LiDR is an open-source java library available under the GNU General Public License. It provides methods for Distributed Information Retrieval (DIR). In particular, LiDR implements unsupervised small-document approaches to resource selection and a number of score normalization and results merging methods.
If you use this code, please refer to one of the following publications:
- [bib] Ilya Markov and Fabio Crestani. Theoretical, Qualitative and Quantitative Analyses of Small-Document Approaches to Resource Selection. To appear in the ACM Transactions on Information Systems, 2014.
- [bib] Ilya Markov. Uncertainty in Distributed Information Retrieval. PhD Thesis, University of Lugano, 2014.
The list of my other publications on DIR is available here.
For any questions, bugs or feature requests please submit an issue.
Distributed Information Retrieval (DIR) provides methods for aggregating multiple searcheable sources of information under a single interface. DIR usually consists of the following phases: resource description, resource selection, score normalization, results merging and results presentation. For more information on DIR please refer to the following publications and check out our DIR tutorial:
- Fabio Crestani and Ilya Markov. Distributed Information Retrieval and Applications.

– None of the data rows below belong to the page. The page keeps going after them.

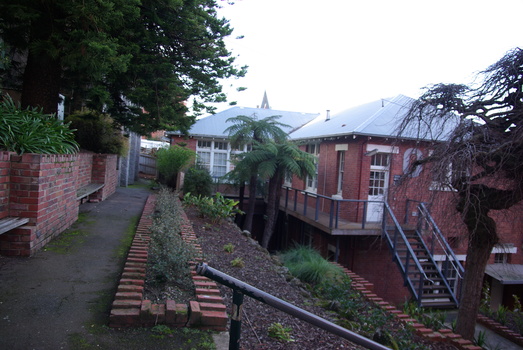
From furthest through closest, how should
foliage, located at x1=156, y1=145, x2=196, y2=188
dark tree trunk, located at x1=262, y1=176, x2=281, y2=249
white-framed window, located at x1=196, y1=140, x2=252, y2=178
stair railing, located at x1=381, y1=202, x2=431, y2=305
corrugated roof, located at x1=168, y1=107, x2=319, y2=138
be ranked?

In Proceedings of ECIR, pages 865-868, 2013.
- Milad Shokouhi and Luo Si. Federated search. Foundations and Trends in Information Retrieval, 5:1--102, 2011.

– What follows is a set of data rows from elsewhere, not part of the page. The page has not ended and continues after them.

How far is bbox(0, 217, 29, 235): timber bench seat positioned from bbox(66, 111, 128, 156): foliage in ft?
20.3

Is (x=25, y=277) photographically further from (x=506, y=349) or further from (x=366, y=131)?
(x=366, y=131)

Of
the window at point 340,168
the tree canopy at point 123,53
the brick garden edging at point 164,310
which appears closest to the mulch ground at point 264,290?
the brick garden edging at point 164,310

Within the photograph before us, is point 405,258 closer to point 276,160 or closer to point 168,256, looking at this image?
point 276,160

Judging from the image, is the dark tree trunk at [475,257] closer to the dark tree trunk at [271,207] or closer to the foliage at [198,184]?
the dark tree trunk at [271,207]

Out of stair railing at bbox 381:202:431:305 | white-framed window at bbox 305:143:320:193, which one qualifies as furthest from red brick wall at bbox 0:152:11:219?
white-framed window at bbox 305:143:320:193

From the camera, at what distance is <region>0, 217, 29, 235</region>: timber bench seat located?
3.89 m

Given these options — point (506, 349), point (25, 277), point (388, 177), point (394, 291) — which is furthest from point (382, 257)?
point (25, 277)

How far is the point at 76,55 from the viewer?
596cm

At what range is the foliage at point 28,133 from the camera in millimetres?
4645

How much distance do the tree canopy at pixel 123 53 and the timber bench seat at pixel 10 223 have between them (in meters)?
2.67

- Jamie Callan. Distributed Information Retrieval. Advances in Information Retrieval, pages 127-150, Kluwer Academic Publishers, 2000.
LiDR implements the following resource selection techniques:
- ReDDE: Luo Si and Jamie Callan. Relevant document distribution estimation method for resource selection. In Proceedings of SIGIR, pages 298-305, 2003.

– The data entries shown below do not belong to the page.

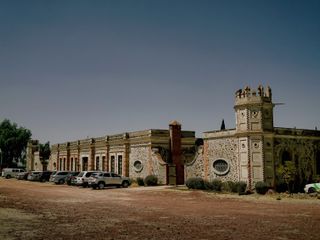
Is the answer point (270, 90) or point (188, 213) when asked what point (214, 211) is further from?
point (270, 90)

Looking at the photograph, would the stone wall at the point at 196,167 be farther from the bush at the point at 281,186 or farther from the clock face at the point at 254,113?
the bush at the point at 281,186

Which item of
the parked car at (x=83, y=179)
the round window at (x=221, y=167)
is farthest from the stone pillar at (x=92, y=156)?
the round window at (x=221, y=167)

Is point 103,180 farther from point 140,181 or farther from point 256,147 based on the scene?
point 256,147

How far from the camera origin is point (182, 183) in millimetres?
35906

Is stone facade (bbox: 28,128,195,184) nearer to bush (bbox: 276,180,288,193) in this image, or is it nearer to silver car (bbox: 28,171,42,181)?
silver car (bbox: 28,171,42,181)

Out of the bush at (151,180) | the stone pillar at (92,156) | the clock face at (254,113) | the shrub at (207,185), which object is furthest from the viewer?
the stone pillar at (92,156)

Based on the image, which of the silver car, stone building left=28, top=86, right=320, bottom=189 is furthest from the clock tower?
the silver car

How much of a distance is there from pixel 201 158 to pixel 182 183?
5.16 metres

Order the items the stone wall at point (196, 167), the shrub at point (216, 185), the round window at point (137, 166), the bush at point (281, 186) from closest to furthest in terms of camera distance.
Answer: the bush at point (281, 186), the shrub at point (216, 185), the stone wall at point (196, 167), the round window at point (137, 166)

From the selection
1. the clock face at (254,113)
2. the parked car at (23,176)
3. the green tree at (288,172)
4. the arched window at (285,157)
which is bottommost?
the parked car at (23,176)

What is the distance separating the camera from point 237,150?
28.2 m

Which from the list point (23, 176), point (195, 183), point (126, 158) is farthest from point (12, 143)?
point (195, 183)

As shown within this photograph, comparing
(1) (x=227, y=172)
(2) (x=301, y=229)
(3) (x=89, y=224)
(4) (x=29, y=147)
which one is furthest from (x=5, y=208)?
(4) (x=29, y=147)

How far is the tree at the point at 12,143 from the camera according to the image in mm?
79500
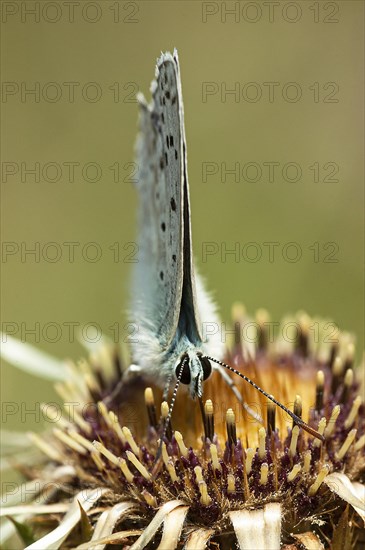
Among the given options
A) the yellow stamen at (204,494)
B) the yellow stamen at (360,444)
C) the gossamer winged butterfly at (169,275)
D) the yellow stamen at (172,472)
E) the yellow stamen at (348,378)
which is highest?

- CRCS: Milad Shokouhi. Central-Rank-Based Collection Selection in Uncooperative Distributed Information Retrieval. In Proceedings of ECIR, pages 160--172, 2007.
- CiSS: Georgios Paltoglou, Michail Salampasisl and Maria Satratzemi. Integral based source selection for uncooperative distributed information retrieval environments. In Proceedings of LSDS-IR workshop, pages 67-74, 2008.
- GAVG: Jangwon Seo and Bruce W. Croft. Blog site search using resource selection. In Proceedings of CIKM, pages 1053--1062, 2008.
- SUSHI: Paul Thomas and Milad Shokouhi. SUSHI: scoring scaled samples for server selection. In Proceedings of SIGIR, pages 419--426, 2009.
- ReDDE.top: Jaime Arguello, Jamie Callan and Fernando Diaz. Classification-based resource selection. In Proceedings of CIKM, pages 1277-1286, 2009.
LiDR also provides implementations of the following score normalization and results merging methods:
- MinMax: Joon Ho Lee. Analyses of multiple evidence combination. In Proceedings of SIGIR, pages 267-276, 1997.
- Z-Score, Sum: Mark Montague and Javed A. Aslam. Relevance score normalization for metasearch. In Proceedings of CIKM, pages 427-433, 2001.
- CORI: James P. Callan, Zhihong Lu and W. Bruce Croft. Searching distributed collections with inference networks. In Proceedings of SIGIR, pages 21-28, 1995.
- SSL: Luo Si and Jamie Callan. A semisupervised learning method to merge search engine results. ACM Transactions on Information Systems, pages 457-491, 2003.
- SAFE: Milad Shokouhi and Justin Zobel. Robust result merging using sample-based score estimates. ACM Transactions on Information Systems, 27:3, pages 1-29, 2009.
LiDR can be downloaded and built as shown bellow.
cd BASE_DIR
git clone git://github.com/markovi/LiDR.git
cd LiDR
ant jar
java -cp "build/jar/lidr-1.0-SANPSHOT.jar" ch.usi.inf.lidr.examples.FileExample data/csi_result data/source_results/ data/doc2resource
Here BASE_DIR
is the base folder, to which the library should be downloaded. The script above enters the base folder (line 1) and downloads the library located at https://github.com/markovi/LiDR (line 2). Then it builds the library by entering the LiDR folder (line 3) and running the ant
task (line 4). Line 5 runs the example provided with the code and discussed in more details below.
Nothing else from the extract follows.